REQUIRED TASK: Each entry below is to be given again word for word, with no pictures.

——————————

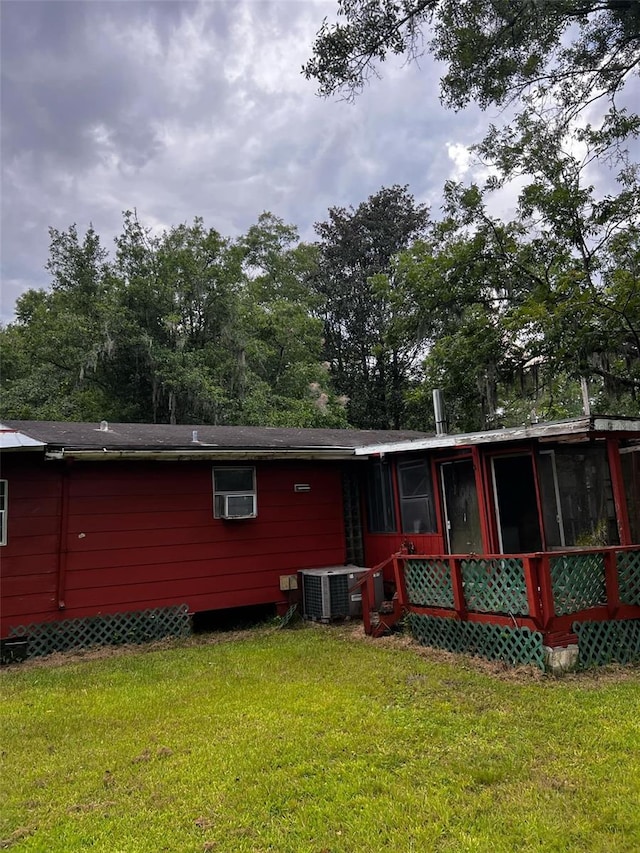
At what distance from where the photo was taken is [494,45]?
8352 mm

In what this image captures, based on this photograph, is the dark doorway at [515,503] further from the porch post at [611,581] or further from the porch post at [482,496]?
the porch post at [611,581]

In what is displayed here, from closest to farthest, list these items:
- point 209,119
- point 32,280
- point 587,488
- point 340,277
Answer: point 587,488 → point 209,119 → point 32,280 → point 340,277

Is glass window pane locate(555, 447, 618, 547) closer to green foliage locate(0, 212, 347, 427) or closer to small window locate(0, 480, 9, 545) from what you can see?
small window locate(0, 480, 9, 545)

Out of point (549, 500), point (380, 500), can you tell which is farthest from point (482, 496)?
point (380, 500)

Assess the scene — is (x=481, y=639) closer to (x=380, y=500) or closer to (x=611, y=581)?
(x=611, y=581)

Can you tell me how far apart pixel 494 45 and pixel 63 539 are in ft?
29.1

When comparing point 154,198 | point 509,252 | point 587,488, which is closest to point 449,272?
point 509,252

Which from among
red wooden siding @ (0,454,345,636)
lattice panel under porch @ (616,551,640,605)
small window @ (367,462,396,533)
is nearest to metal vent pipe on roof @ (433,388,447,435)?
small window @ (367,462,396,533)

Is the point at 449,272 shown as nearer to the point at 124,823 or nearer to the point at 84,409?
the point at 124,823

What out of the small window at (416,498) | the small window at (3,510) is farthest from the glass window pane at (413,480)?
the small window at (3,510)

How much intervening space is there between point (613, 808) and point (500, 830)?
62 cm

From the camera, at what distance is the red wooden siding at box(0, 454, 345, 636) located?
23.3 feet

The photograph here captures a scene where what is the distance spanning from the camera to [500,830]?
107 inches

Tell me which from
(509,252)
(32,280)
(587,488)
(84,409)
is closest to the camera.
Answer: (587,488)
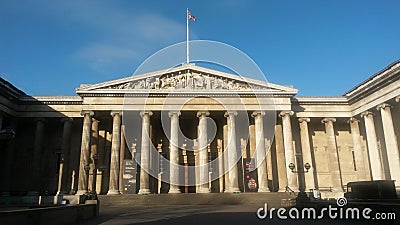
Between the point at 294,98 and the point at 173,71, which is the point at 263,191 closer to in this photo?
the point at 294,98

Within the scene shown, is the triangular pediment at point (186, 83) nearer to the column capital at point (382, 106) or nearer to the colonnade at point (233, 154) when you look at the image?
the colonnade at point (233, 154)

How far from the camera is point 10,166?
3550cm

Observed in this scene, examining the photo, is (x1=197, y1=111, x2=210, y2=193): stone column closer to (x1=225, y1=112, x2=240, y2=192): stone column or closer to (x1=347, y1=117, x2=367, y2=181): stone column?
(x1=225, y1=112, x2=240, y2=192): stone column

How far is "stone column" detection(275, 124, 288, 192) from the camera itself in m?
35.4

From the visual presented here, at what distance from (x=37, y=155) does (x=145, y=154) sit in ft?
41.1

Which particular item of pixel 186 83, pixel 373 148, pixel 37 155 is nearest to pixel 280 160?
pixel 373 148

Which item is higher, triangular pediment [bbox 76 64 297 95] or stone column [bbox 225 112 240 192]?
triangular pediment [bbox 76 64 297 95]

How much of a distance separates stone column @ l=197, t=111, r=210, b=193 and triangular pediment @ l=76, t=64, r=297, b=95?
9.65 ft

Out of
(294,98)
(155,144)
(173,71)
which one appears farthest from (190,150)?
(294,98)

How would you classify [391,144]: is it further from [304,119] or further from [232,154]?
[232,154]

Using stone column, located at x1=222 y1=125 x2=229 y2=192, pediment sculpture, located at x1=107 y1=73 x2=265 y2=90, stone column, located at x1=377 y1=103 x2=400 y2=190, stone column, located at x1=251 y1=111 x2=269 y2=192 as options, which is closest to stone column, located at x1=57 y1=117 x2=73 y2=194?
pediment sculpture, located at x1=107 y1=73 x2=265 y2=90

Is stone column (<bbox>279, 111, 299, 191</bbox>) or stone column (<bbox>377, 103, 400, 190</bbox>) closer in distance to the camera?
stone column (<bbox>377, 103, 400, 190</bbox>)

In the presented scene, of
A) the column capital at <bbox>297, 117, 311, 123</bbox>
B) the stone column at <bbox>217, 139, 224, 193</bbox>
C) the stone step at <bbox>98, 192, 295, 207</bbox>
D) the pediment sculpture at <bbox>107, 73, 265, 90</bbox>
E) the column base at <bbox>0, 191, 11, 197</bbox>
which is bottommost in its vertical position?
the stone step at <bbox>98, 192, 295, 207</bbox>

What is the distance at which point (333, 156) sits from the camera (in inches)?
1522
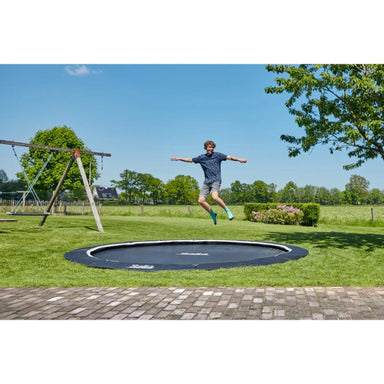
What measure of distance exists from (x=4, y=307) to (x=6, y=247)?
4.09 meters

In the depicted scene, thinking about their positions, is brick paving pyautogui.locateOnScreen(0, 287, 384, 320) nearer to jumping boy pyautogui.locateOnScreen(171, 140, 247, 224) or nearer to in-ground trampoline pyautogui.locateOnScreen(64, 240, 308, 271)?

——————————

ANSWER IN FULL:
At what distance from where the photo was taken is [494,45]?
8352 mm

In what this image captures, based on this photograph, is the dark doorway at [515,503] further from the porch post at [611,581] or further from the porch post at [482,496]?
the porch post at [611,581]

In what is displayed here, from closest to farthest, list these items:
- point 209,119
- point 32,280
- point 587,488
- point 340,277
Answer: point 587,488 → point 209,119 → point 32,280 → point 340,277

Is glass window pane locate(555, 447, 618, 547) closer to green foliage locate(0, 212, 347, 427) or closer to small window locate(0, 480, 9, 545) from what you can see?
small window locate(0, 480, 9, 545)

Out of point (549, 500), point (380, 500), can you tell which is farthest from point (482, 496)?
point (380, 500)

Assess the scene — is (x=481, y=639) closer to (x=380, y=500) or closer to (x=611, y=581)?
(x=611, y=581)

Can you tell me how far apart pixel 494 45 and pixel 63 539 are in ft?
29.1

When comparing point 154,198 | point 509,252 | point 587,488, which is closest to point 449,272?
point 509,252

Which from among
red wooden siding @ (0,454,345,636)
lattice panel under porch @ (616,551,640,605)
small window @ (367,462,396,533)
is nearest to metal vent pipe on roof @ (433,388,447,435)?
small window @ (367,462,396,533)

Is the point at 449,272 shown as nearer to the point at 124,823 or nearer to the point at 84,409?
the point at 124,823

What out of the small window at (416,498) | the small window at (3,510) is farthest from the glass window pane at (413,480)?
the small window at (3,510)

How much intervening space is there between point (613, 808) and point (500, 830)?
62 cm

From the camera, at what distance is the red wooden siding at box(0, 454, 345, 636) located?
23.3 feet

The photograph here captures a scene where what is the distance spanning from the camera to [500,830]?
107 inches

Tell me which from
(509,252)
(32,280)
(587,488)
(84,409)
is closest to the camera.
Answer: (587,488)
Between the point at 294,98 and the point at 173,71, which is the point at 263,191 closer to in this photo?
the point at 294,98

Within the scene shown, is the triangular pediment at point (186, 83) nearer to the column capital at point (382, 106) or nearer to the colonnade at point (233, 154) when you look at the image?
the colonnade at point (233, 154)

How far from the camera is point 10,166?
3550cm

Observed in this scene, examining the photo, is (x1=197, y1=111, x2=210, y2=193): stone column closer to (x1=225, y1=112, x2=240, y2=192): stone column or closer to (x1=347, y1=117, x2=367, y2=181): stone column?
(x1=225, y1=112, x2=240, y2=192): stone column

How far is "stone column" detection(275, 124, 288, 192) from the camera itself in m?
35.4

From the visual presented here, at what distance from (x=37, y=155) does (x=145, y=154) sit in ft?
41.1

Which particular item of pixel 186 83, pixel 373 148, pixel 37 155 is nearest to pixel 280 160?
pixel 373 148

Which item is higher, triangular pediment [bbox 76 64 297 95] or stone column [bbox 225 112 240 192]?
triangular pediment [bbox 76 64 297 95]

How much of a distance separates stone column @ l=197, t=111, r=210, b=193 and triangular pediment @ l=76, t=64, r=297, b=95?
9.65 ft

Out of
(294,98)
(155,144)
(173,71)
which one appears farthest from (190,150)?
(294,98)

How would you classify [391,144]: is it further from [304,119] or further from [232,154]?
[232,154]

Using stone column, located at x1=222 y1=125 x2=229 y2=192, pediment sculpture, located at x1=107 y1=73 x2=265 y2=90, stone column, located at x1=377 y1=103 x2=400 y2=190, stone column, located at x1=251 y1=111 x2=269 y2=192 as options, which is closest to stone column, located at x1=57 y1=117 x2=73 y2=194?
pediment sculpture, located at x1=107 y1=73 x2=265 y2=90

Is stone column (<bbox>279, 111, 299, 191</bbox>) or stone column (<bbox>377, 103, 400, 190</bbox>) closer in distance to the camera?
stone column (<bbox>377, 103, 400, 190</bbox>)

In the presented scene, of
A) the column capital at <bbox>297, 117, 311, 123</bbox>
B) the stone column at <bbox>217, 139, 224, 193</bbox>
C) the stone step at <bbox>98, 192, 295, 207</bbox>
D) the pediment sculpture at <bbox>107, 73, 265, 90</bbox>
E) the column base at <bbox>0, 191, 11, 197</bbox>
which is bottommost in its vertical position?
the stone step at <bbox>98, 192, 295, 207</bbox>

What is the distance at which point (333, 156) sits from the camera (in inches)?
1522
What measure of distance exists from (x=4, y=307) to (x=6, y=247)?
4.09 meters

In the depicted scene, thinking about their positions, is brick paving pyautogui.locateOnScreen(0, 287, 384, 320) nearer to jumping boy pyautogui.locateOnScreen(171, 140, 247, 224) or nearer to in-ground trampoline pyautogui.locateOnScreen(64, 240, 308, 271)?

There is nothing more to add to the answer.